There are situations where this could work. If your online store is well known, you could potentially use this model to determine how all paid channels are contributing towards that final conversion action.
100% credit is assigned to the Last Google Ads Click. Taking our example for the shoes again, 100% credit goes to the Paid Search channel, ignoring every other conversion path.
When using the Model Comparison Tool, this could be a helpful exercise so you have more insight into how Google Ads are leading to conversions. But overall, this is definitely not a great model to rely on.
The First Interaction model assigns 100% credit to the first click. In our shoe example, this would be Social Network. While it is true that the user journey originated through social ads, it was not the only touchpoint.

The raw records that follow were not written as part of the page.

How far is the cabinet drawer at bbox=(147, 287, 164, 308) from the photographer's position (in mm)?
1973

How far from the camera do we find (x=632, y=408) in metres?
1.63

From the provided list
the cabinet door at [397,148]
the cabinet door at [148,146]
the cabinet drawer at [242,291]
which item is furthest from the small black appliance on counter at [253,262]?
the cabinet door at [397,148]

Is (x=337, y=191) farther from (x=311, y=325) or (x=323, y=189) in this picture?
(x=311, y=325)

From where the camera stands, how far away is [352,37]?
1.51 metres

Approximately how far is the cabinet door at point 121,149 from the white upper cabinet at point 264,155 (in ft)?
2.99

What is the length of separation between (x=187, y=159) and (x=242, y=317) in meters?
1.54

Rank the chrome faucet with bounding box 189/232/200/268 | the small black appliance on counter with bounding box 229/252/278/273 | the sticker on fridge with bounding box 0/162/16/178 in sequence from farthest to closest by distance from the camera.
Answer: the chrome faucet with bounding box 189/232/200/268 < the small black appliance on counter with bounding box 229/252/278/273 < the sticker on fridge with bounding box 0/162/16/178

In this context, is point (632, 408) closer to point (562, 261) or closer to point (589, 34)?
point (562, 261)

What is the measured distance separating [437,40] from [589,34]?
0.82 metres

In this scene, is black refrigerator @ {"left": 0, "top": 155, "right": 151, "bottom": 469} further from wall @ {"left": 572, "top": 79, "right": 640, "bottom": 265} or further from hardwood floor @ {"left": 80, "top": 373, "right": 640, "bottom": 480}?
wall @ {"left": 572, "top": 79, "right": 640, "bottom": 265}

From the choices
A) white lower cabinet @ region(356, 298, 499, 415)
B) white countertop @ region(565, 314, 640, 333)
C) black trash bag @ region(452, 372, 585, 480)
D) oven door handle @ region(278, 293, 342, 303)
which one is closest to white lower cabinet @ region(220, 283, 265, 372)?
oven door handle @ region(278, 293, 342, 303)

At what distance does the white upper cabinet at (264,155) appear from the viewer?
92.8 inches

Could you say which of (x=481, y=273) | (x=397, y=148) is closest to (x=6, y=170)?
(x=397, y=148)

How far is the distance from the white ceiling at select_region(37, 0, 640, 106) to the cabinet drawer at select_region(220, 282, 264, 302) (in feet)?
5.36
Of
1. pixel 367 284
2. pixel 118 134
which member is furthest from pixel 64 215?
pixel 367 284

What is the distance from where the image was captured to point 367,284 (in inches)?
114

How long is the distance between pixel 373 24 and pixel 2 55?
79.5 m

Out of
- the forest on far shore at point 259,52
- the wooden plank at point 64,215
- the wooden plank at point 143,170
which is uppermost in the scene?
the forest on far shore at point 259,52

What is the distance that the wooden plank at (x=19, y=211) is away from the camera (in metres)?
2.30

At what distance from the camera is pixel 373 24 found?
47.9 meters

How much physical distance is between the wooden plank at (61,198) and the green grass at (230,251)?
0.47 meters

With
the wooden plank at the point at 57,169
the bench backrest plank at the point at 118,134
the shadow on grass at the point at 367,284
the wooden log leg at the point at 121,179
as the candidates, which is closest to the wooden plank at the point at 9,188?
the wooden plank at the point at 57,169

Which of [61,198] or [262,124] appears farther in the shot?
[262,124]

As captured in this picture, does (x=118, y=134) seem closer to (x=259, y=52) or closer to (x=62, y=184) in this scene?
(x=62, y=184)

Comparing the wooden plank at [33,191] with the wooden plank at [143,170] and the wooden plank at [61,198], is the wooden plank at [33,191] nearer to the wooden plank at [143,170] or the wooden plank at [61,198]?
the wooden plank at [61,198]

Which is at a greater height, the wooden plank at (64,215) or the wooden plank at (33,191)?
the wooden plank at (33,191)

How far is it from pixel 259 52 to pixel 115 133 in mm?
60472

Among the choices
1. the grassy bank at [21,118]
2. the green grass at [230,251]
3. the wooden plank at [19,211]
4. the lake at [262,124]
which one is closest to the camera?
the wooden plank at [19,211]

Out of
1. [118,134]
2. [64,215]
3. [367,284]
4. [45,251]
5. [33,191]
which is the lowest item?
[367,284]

The Linear model assigns equal credit to each touchpoint. Let’s consider a conversion path that looks like this:
Direct > Referral > Email > Organic Search
Each channel here gets 25% credit for the conversion.
This model is flawed as well because it is unable to assign an actual weight to how each channel contributed towards the conversion. If the Direct touchpoint was in April and the Organic search touchpoint was in September, did Direct really contribute 25% to the conversion? Definitely not.

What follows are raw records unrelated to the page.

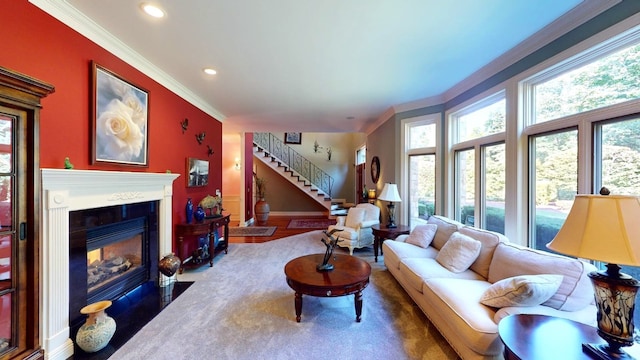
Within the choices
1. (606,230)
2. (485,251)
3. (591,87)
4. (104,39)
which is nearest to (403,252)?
(485,251)

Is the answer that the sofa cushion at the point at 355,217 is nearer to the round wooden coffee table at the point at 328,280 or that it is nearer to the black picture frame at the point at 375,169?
the black picture frame at the point at 375,169

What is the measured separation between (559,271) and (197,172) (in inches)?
189

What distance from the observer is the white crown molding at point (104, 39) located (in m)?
2.03

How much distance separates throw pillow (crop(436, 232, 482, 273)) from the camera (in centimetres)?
273

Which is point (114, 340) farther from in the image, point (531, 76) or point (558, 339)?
point (531, 76)

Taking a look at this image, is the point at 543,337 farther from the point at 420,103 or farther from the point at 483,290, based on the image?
the point at 420,103

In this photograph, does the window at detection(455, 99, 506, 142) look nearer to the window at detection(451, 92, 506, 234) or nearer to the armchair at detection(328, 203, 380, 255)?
the window at detection(451, 92, 506, 234)

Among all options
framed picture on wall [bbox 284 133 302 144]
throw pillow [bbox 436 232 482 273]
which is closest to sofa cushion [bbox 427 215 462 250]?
throw pillow [bbox 436 232 482 273]

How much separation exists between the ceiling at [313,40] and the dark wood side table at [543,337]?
2.36 metres

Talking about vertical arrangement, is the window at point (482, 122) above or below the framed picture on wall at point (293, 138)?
below

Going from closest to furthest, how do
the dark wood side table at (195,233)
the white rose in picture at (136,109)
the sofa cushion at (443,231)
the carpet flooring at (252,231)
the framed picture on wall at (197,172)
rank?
1. the white rose in picture at (136,109)
2. the sofa cushion at (443,231)
3. the dark wood side table at (195,233)
4. the framed picture on wall at (197,172)
5. the carpet flooring at (252,231)

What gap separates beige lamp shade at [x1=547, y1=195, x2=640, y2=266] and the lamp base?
0.55m

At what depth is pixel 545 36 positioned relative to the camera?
2455mm

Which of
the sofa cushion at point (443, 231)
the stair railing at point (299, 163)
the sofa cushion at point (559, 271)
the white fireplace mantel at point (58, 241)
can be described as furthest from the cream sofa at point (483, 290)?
the stair railing at point (299, 163)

A personal favorite, Time Decay, despite its shortcomings, is one of the best models available in the free Google Analytics version because it assigns a higher credit to touch points that occur closer to the conversion.
Let’s go back to the conversion path for shoes: Social Network > Display > Direct > Email > Social Network > Organic Search > Paid Search.
Google Analytics will assign the most credit to Organic and Paid Search while assigning lesser credit to Display and Direct.
With the Position Based model, 40% credit is assigned to first and last interaction each, and 20% credit is distributed to all other channels. In our example, 40% credit would go to Social Network, 40% to Paid Search, and 20% would be distributed to everything else in between.
This is a rather clever model since it assigns a higher percentage of credit to the first and last interaction. The conversion path would never have begun if the first interaction did not happen. Additionally, it would not have resulted in a conversion without the last interaction.
Google Analytics attribution models offer a unique insight into the mind of your customer. Conversion paths are not the final frontier when it comes to understanding user behavior since each user can follow a completely different path depending on the channels they interact with.
Over the next few months, we will dig deeper into each individual attribution model and analyze their advantages and disadvantages.